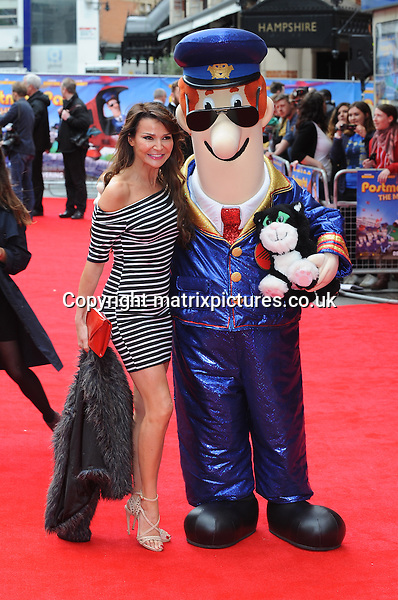 NON EXCLUSIVE PICTURE: PAUL TREADWAY / MATRIXPICTURES.CO.UK<br /> PLEASE CREDIT ALL USES<br /> <br /> WORLD RIGHTS<br /> <br /> English TV presenter Lizzie Cundy attends the World Premiere of Postman Pat: The Movie, Odeon West End, London.<br /> <br /> MAY 11th 2014<br /> <br /> REF: PTY 142244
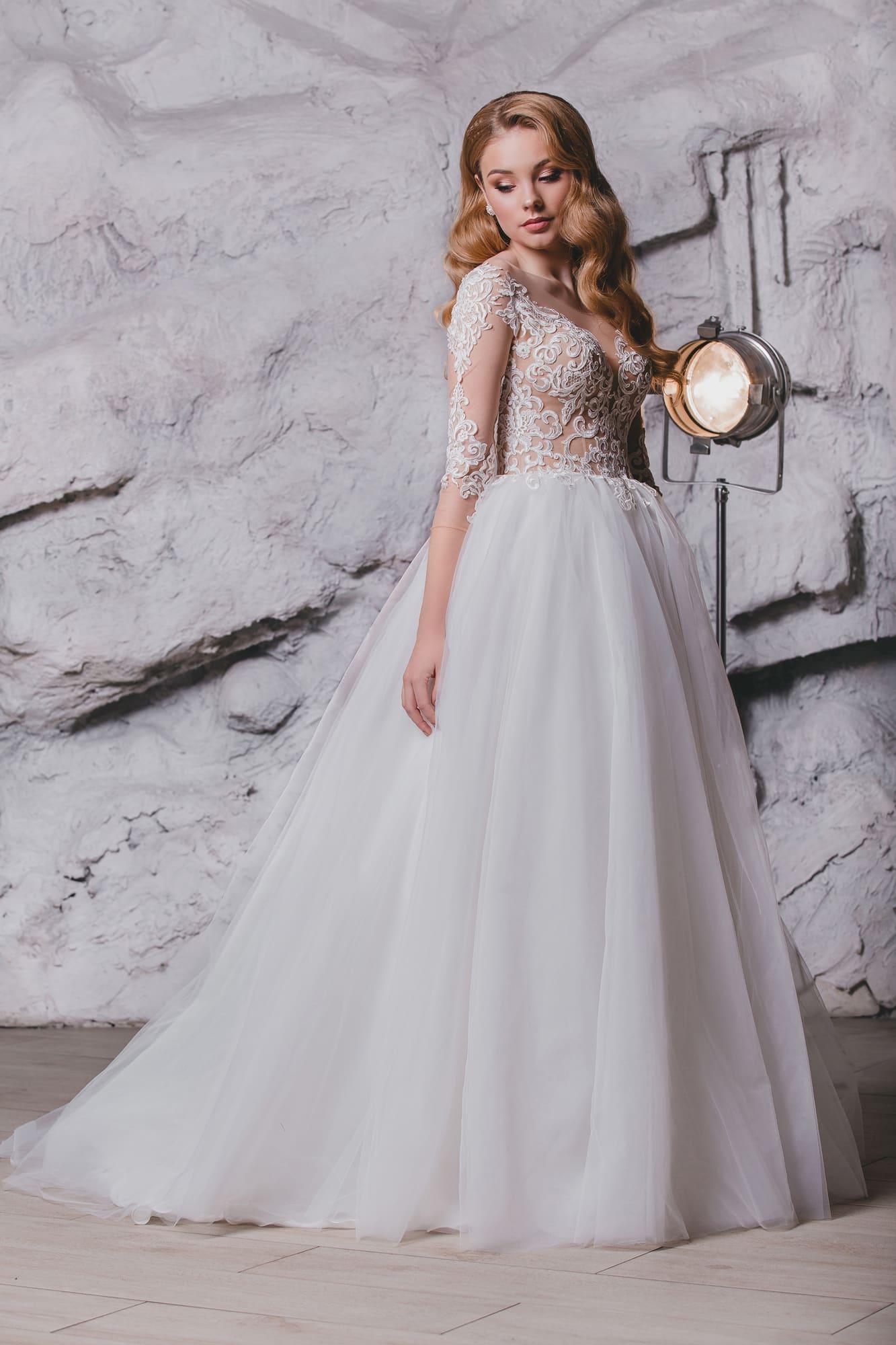 964190a8c51abce Свадебное платье Queen Janin ▷ Свадебный Торговый Центр Вега в Москве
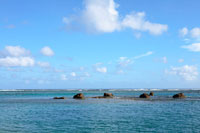 ビーチと青空 20021001248| 写真素材・ストックフォト・画像・イラスト素材|アマナイメージズ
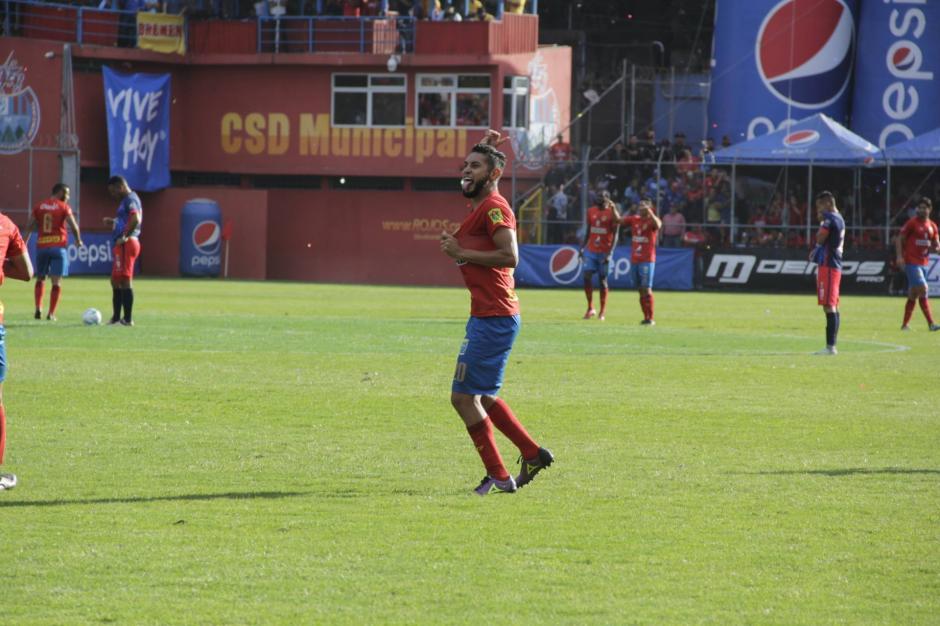Guerra apareció ante la ausencia de Kamiani. (Foto: Fredy Hernández/Soy502)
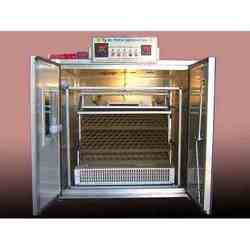 Buy Small Setter And Hatcher Machine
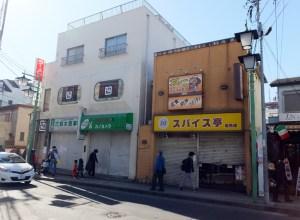 スパイス亭(右)と建て替えが予定されている鈴木ビル(左側)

================

=== What you will do ===
Take the material above and set it down exactly, minus the images.

=== Answer to this task ===
 NON EXCLUSIVE PICTURE: PAUL TREADWAY / MATRIXPICTURES.CO.UK<br /> PLEASE CREDIT ALL USES<br /> <br /> WORLD RIGHTS<br /> <br /> English TV presenter Lizzie Cundy attends the World Premiere of Postman Pat: The Movie, Odeon West End, London.<br /> <br /> MAY 11th 2014<br /> <br /> REF: PTY 142244
 964190a8c51abce Свадебное платье Queen Janin ▷ Свадебный Торговый Центр Вега в Москве
 ビーチと青空 20021001248| 写真素材・ストックフォト・画像・イラスト素材|アマナイメージズ
Guerra apareció ante la ausencia de Kamiani. (Foto: Fredy Hernández/Soy502)
 Buy Small Setter And Hatcher Machine
 スパイス亭(右)と建て替えが予定されている鈴木ビル(左側)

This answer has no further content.